>> BEGIN Reading text

Karnataka does not recognise same-sex marriages or civil unions.

Legal history

Background
Marriage in India is governed under several federal laws. These laws allow for the solemnisation of marriages according to different religions. Every citizen has the right to choose which law will apply to them based on their community or religion. These laws are the Hindu Marriage Act, 1955, which governs matters of marriage, separation and divorce for Hindus according to Hindu custom and rites, the Indian Christian Marriage Act, 1872, which regulates the marriage and divorce of Christians, the Muslim Personal Law (Shariat) Application Act, 1937, for matters concerning the marriage, succession and inheritance of Muslims, the Parsi Marriage and Divorce Act, 1936, concerning the marriage and divorce of Parsis, the Anand Marriage Act, 1909, concerning the marriage of Sikhs, and the Special Marriage Act, 1954 (SMA). The SMA allows all Indian citizens to marry regardless of the religion of either party. Marriages contracted under the SMA are registered with the state as a civil contract. The Act applies to partners of all religions or with no religious beliefs as well as to interfaith couples. None of these acts explicitly bans same-sex marriage.

On 14 February 2006, the Supreme Court of India ruled in Smt. Seema v. Ashwani Kumar that the states and union territories are obliged to register all marriages performed under the federal laws. The court's ruling was expected to reduce instances of child marriages, bigamy, cases of domestic violence and unlawful abandonment. Subsequently, the Government of Karnataka published the Karnataka Marriage (Registration and Miscellaneous Provisions) Rules, 2006 in the Karnataka Gazette on 18 April 2006. The Rules provide for the registration of all marriages solemnized in the state irrespective of the religion of the parties. They created a Registrar of Marriages, which shall issue a marriage certificate upon reception of a memorandum of marriage filed by the spouses. The Registrar may refuse to issue the license if the parties fail to meet the requirements to marry under the national law of their religion or community. The marriage certificate requires the names of the "bride" and the "bridegroom". The Karnataka Marriages (Registration and Miscellaneous Provisions) Act, 1976 does not explicitly ban same-sex marriages, and defines marriage simply as including remarriage.

Non-legally recognised marriage ceremonies
Some same-sex couples have married in traditional marriage ceremonies, though the marriages have no legal status in Karnataka. Nived Antony Chullickal and Abdul Rahim, originally from Kerala, were married in Bangalore in December 2019. "I really just wanted to get married to my boyfriend and shared pre-wedding photoshoot, firstly, as a message to everyone that it is better to be late than never and second, it is so good to come out and marry your partner. Our wedding was like any other wedding. I also wanted it to be an inspiration for people, so that they too can do the same, and now so many people have called me and I really feel good that I have been an inspiration for all.", Chullickal told The News Minute.

>> END Reading text
>> BEGIN Data entries

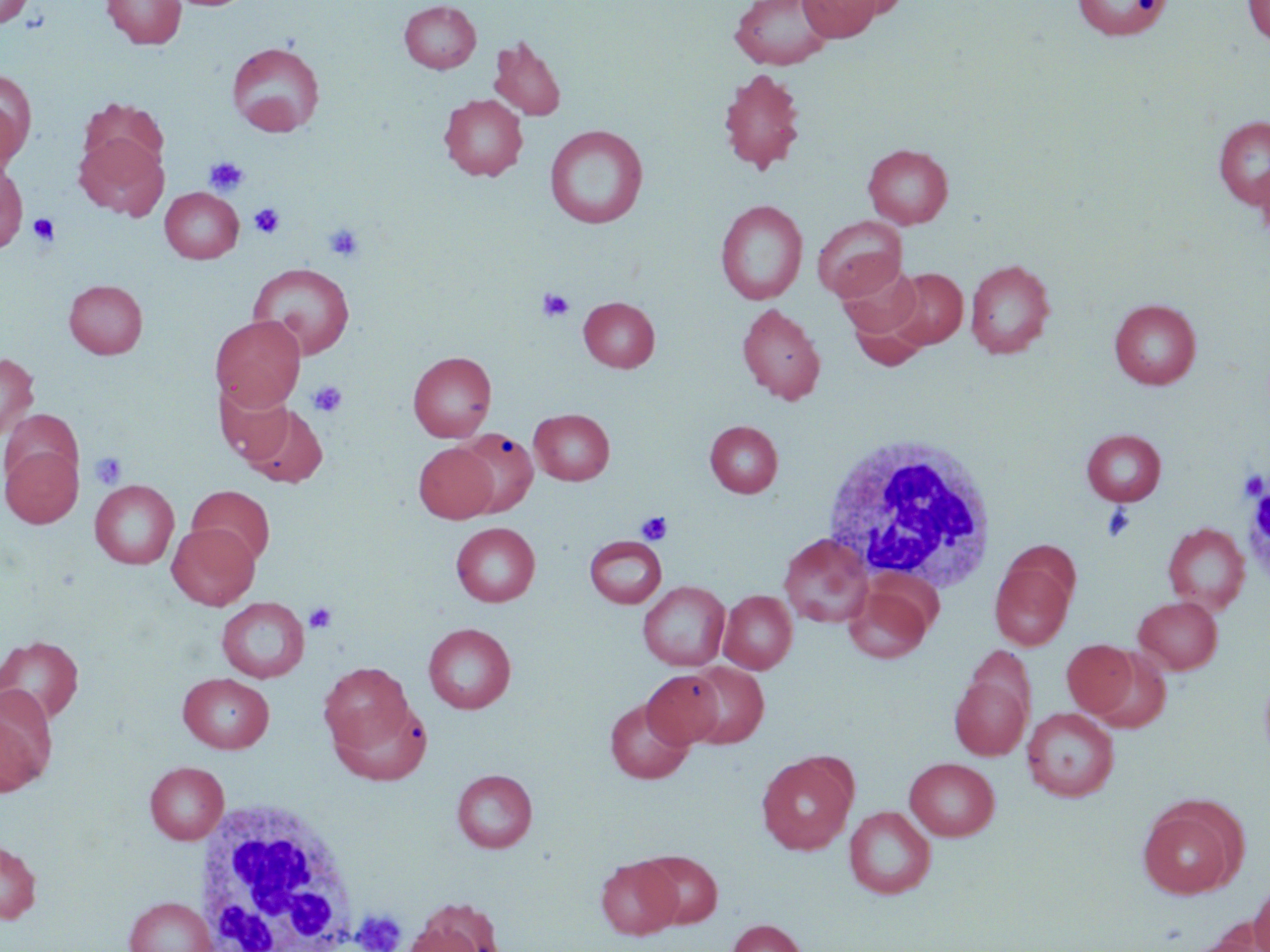

slide-level diagnosis = no evidence of blood parasites
preparation = thin blood film
stain = May-Grünwald-Giemsa
platelet locations = approximate bounding boxes as named x1/y1/x2/y2 corners in pixels: (x1=204, y1=156, x2=249, y2=195), (x1=249, y1=202, x2=286, y2=238), (x1=28, y1=213, x2=60, y2=246), (x1=323, y1=222, x2=364, y2=262), (x1=538, y1=287, x2=574, y2=322), (x1=307, y1=380, x2=348, y2=419), (x1=90, y1=451, x2=127, y2=489), (x1=1239, y1=470, x2=1269, y2=501), (x1=1101, y1=504, x2=1137, y2=542), (x1=635, y1=511, x2=671, y2=545), (x1=304, y1=603, x2=337, y2=633), (x1=352, y1=909, x2=407, y2=952)
image size = 1270×952 pixels
magnification = 1000x
uninfected red blood cell locations = approximate bounding boxes as named x1/y1/x2/y2 corners in pixels: (x1=0, y1=0, x2=33, y2=27), (x1=102, y1=0, x2=186, y2=49), (x1=797, y1=0, x2=882, y2=41), (x1=831, y1=0, x2=911, y2=20), (x1=1072, y1=0, x2=1172, y2=40), (x1=1242, y1=0, x2=1270, y2=47), (x1=398, y1=1, x2=481, y2=73), (x1=729, y1=1, x2=835, y2=70), (x1=489, y1=35, x2=567, y2=122), (x1=227, y1=41, x2=325, y2=136), (x1=718, y1=68, x2=806, y2=174), (x1=0, y1=70, x2=34, y2=166), (x1=439, y1=94, x2=527, y2=181), (x1=78, y1=98, x2=168, y2=179), (x1=1213, y1=117, x2=1270, y2=210), (x1=545, y1=125, x2=648, y2=228), (x1=75, y1=132, x2=167, y2=220), (x1=863, y1=143, x2=953, y2=228), (x1=1255, y1=159, x2=1270, y2=243), (x1=0, y1=161, x2=28, y2=253), (x1=159, y1=187, x2=243, y2=263), (x1=716, y1=200, x2=808, y2=305), (x1=812, y1=215, x2=907, y2=300), (x1=965, y1=259, x2=1056, y2=358), (x1=837, y1=262, x2=923, y2=340), (x1=248, y1=263, x2=355, y2=359), (x1=888, y1=268, x2=967, y2=349), (x1=64, y1=279, x2=147, y2=359), (x1=579, y1=297, x2=660, y2=372), (x1=1110, y1=299, x2=1201, y2=389), (x1=737, y1=303, x2=825, y2=404), (x1=848, y1=306, x2=929, y2=371), (x1=210, y1=315, x2=305, y2=411), (x1=408, y1=351, x2=497, y2=441), (x1=0, y1=352, x2=39, y2=441), (x1=215, y1=382, x2=297, y2=464), (x1=236, y1=401, x2=329, y2=488), (x1=1, y1=407, x2=83, y2=495), (x1=529, y1=409, x2=615, y2=485), (x1=705, y1=421, x2=783, y2=497), (x1=456, y1=427, x2=538, y2=517), (x1=1082, y1=429, x2=1166, y2=506), (x1=1, y1=442, x2=83, y2=528), (x1=414, y1=443, x2=498, y2=522), (x1=90, y1=480, x2=179, y2=569), (x1=187, y1=486, x2=275, y2=567), (x1=167, y1=522, x2=259, y2=610), (x1=451, y1=522, x2=540, y2=606), (x1=1163, y1=522, x2=1250, y2=613), (x1=779, y1=533, x2=874, y2=628), (x1=584, y1=535, x2=667, y2=608), (x1=990, y1=558, x2=1075, y2=650), (x1=638, y1=581, x2=730, y2=670), (x1=844, y1=583, x2=933, y2=663), (x1=719, y1=590, x2=797, y2=674), (x1=1134, y1=596, x2=1223, y2=674), (x1=217, y1=598, x2=309, y2=683), (x1=423, y1=623, x2=516, y2=713), (x1=0, y1=635, x2=84, y2=724), (x1=1062, y1=640, x2=1138, y2=717), (x1=1089, y1=650, x2=1172, y2=732), (x1=319, y1=662, x2=415, y2=759), (x1=685, y1=662, x2=768, y2=748), (x1=1259, y1=667, x2=1270, y2=771), (x1=643, y1=670, x2=724, y2=747), (x1=178, y1=673, x2=274, y2=753), (x1=950, y1=674, x2=1031, y2=760), (x1=0, y1=693, x2=54, y2=798), (x1=605, y1=698, x2=694, y2=784), (x1=332, y1=705, x2=440, y2=786), (x1=1022, y1=707, x2=1119, y2=802), (x1=757, y1=753, x2=855, y2=855), (x1=905, y1=757, x2=999, y2=841), (x1=145, y1=762, x2=229, y2=844), (x1=452, y1=769, x2=537, y2=853), (x1=1137, y1=800, x2=1242, y2=899), (x1=845, y1=806, x2=935, y2=899), (x1=0, y1=839, x2=41, y2=925), (x1=638, y1=850, x2=723, y2=929), (x1=596, y1=857, x2=681, y2=939), (x1=1250, y1=878, x2=1270, y2=952), (x1=125, y1=897, x2=217, y2=952), (x1=406, y1=898, x2=504, y2=952), (x1=727, y1=919, x2=808, y2=952), (x1=1183, y1=927, x2=1268, y2=952)
modality = light microscopy
white blood cell locations = approximate bounding boxes as named x1/y1/x2/y2 corners in pixels: (x1=820, y1=433, x2=998, y2=590), (x1=193, y1=798, x2=358, y2=949)
field of view = single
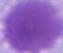 A red blood cell is shown. Captured at 1000x magnification. Photomicrograph.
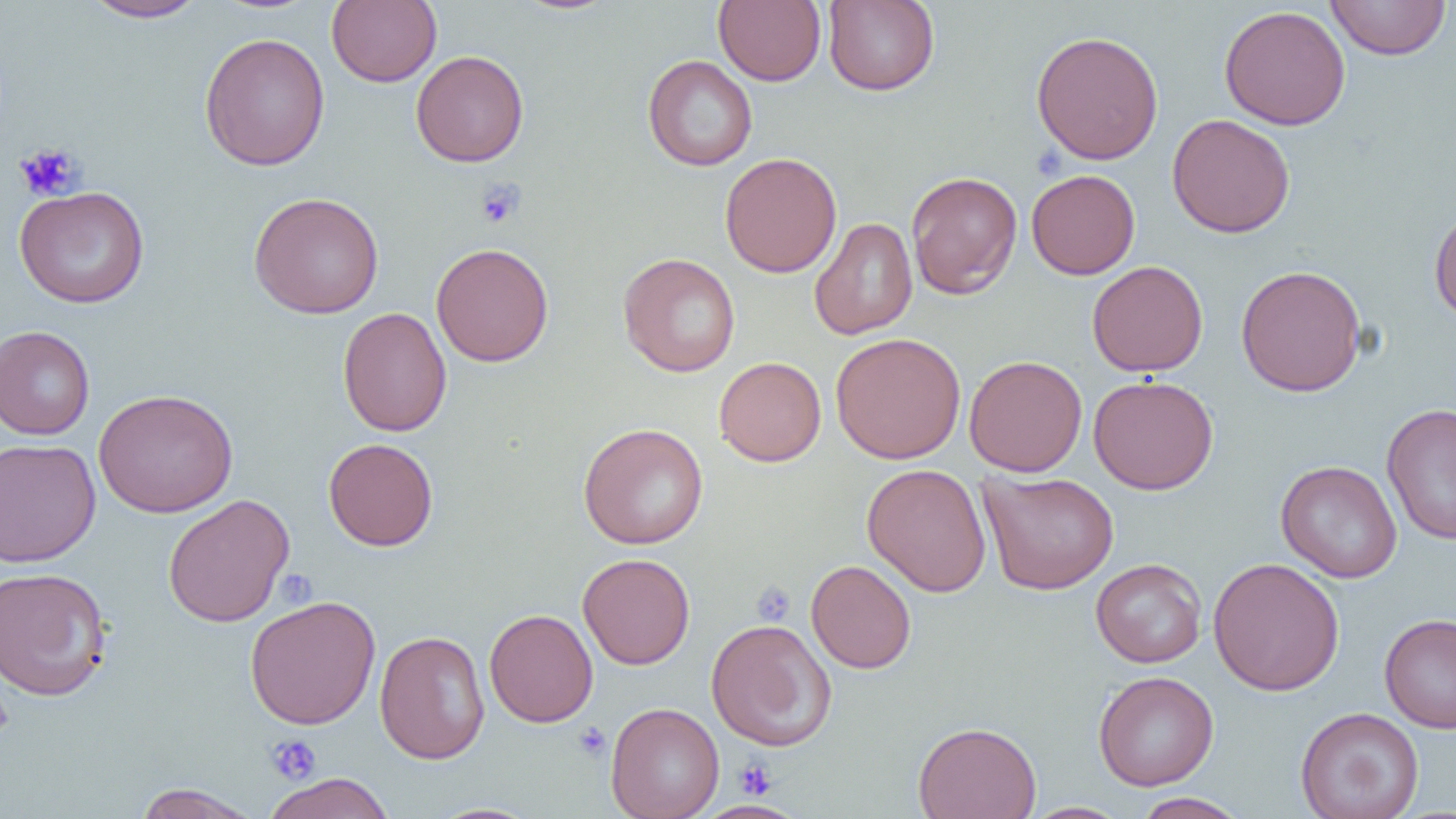

slide-level diagnosis = negative for blood parasites
image size = 1456×819 pixels
field of view = single
uninfected red blood cell locations = approximate bounding boxes as (x1,y1)-(x2,y2) corner pairs in pixels: (82,0)-(209,22), (326,0)-(442,87), (512,0)-(621,15), (713,0)-(826,86), (823,0)-(939,96), (1324,0)-(1452,60), (1219,5)-(1351,130), (1030,30)-(1164,165), (199,32)-(330,171), (411,50)-(529,167), (642,54)-(758,171), (1167,113)-(1296,238), (720,152)-(842,278), (1026,169)-(1140,279), (905,170)-(1022,299), (14,185)-(149,308), (248,192)-(385,318), (1429,204)-(1456,324), (809,216)-(918,340), (431,242)-(554,367), (618,252)-(741,377), (1087,260)-(1209,376), (1235,264)-(1367,397), (337,306)-(452,437), (0,325)-(95,440), (830,332)-(966,464), (964,355)-(1087,477), (714,356)-(826,467), (1088,375)-(1219,495), (93,388)-(238,518), (1382,403)-(1456,545), (578,422)-(709,549), (323,437)-(438,551), (0,438)-(101,568), (1276,460)-(1403,582), (862,463)-(992,597), (978,470)-(1119,595), (162,494)-(295,627), (577,552)-(695,669), (1208,557)-(1345,697), (1090,558)-(1207,667), (805,560)-(916,674), (0,566)-(113,701), (244,595)-(382,730), (484,609)-(598,727), (1379,612)-(1456,734), (705,618)-(837,751), (374,623)-(598,742), (374,630)-(491,764), (1093,670)-(1219,790), (605,702)-(725,819), (1295,707)-(1424,819), (913,721)-(1042,819), (263,772)-(396,819), (131,783)-(262,818), (1132,792)-(1249,819), (693,800)-(808,818), (424,802)-(545,819), (1021,802)-(1133,819)
modality = light microscopy
platelet locations = approximate bounding boxes as (x1,y1)-(x2,y2) corner pairs in pixels: (14,143)-(84,201), (474,179)-(526,230), (752,581)-(796,626), (573,723)-(611,761), (265,734)-(321,784), (733,757)-(777,799)
magnification = 1000x
preparation = thin blood smear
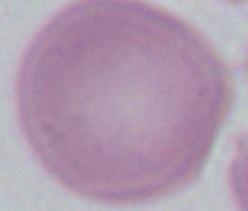

Captured at 1000x magnification. An erythrocyte is seen. Micrograph.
Classify this cell by malaria status.
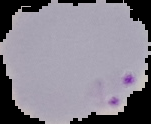

It is parasitized.

preparation = thin blood smear
image type = segmented cell region with the area outside set to black
image size = 151×124 pixels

>> END Data entries

### Objective
Can you reproduce the passage of the Karnataka marriage text that begins at the words "Non-legally recognised marriage" and stops after "The News Minute."?

### Correct response
Non-legally recognised marriage ceremonies
Some same-sex couples have married in traditional marriage ceremonies, though the marriages have no legal status in Karnataka. Nived Antony Chullickal and Abdul Rahim, originally from Kerala, were married in Bangalore in December 2019. "I really just wanted to get married to my boyfriend and shared pre-wedding photoshoot, firstly, as a message to everyone that it is better to be late than never and second, it is so good to come out and marry your partner. Our wedding was like any other wedding. I also wanted it to be an inspiration for people, so that they too can do the same, and now so many people have called me and I really feel good that I have been an inspiration for all.", Chullickal told The News Minute.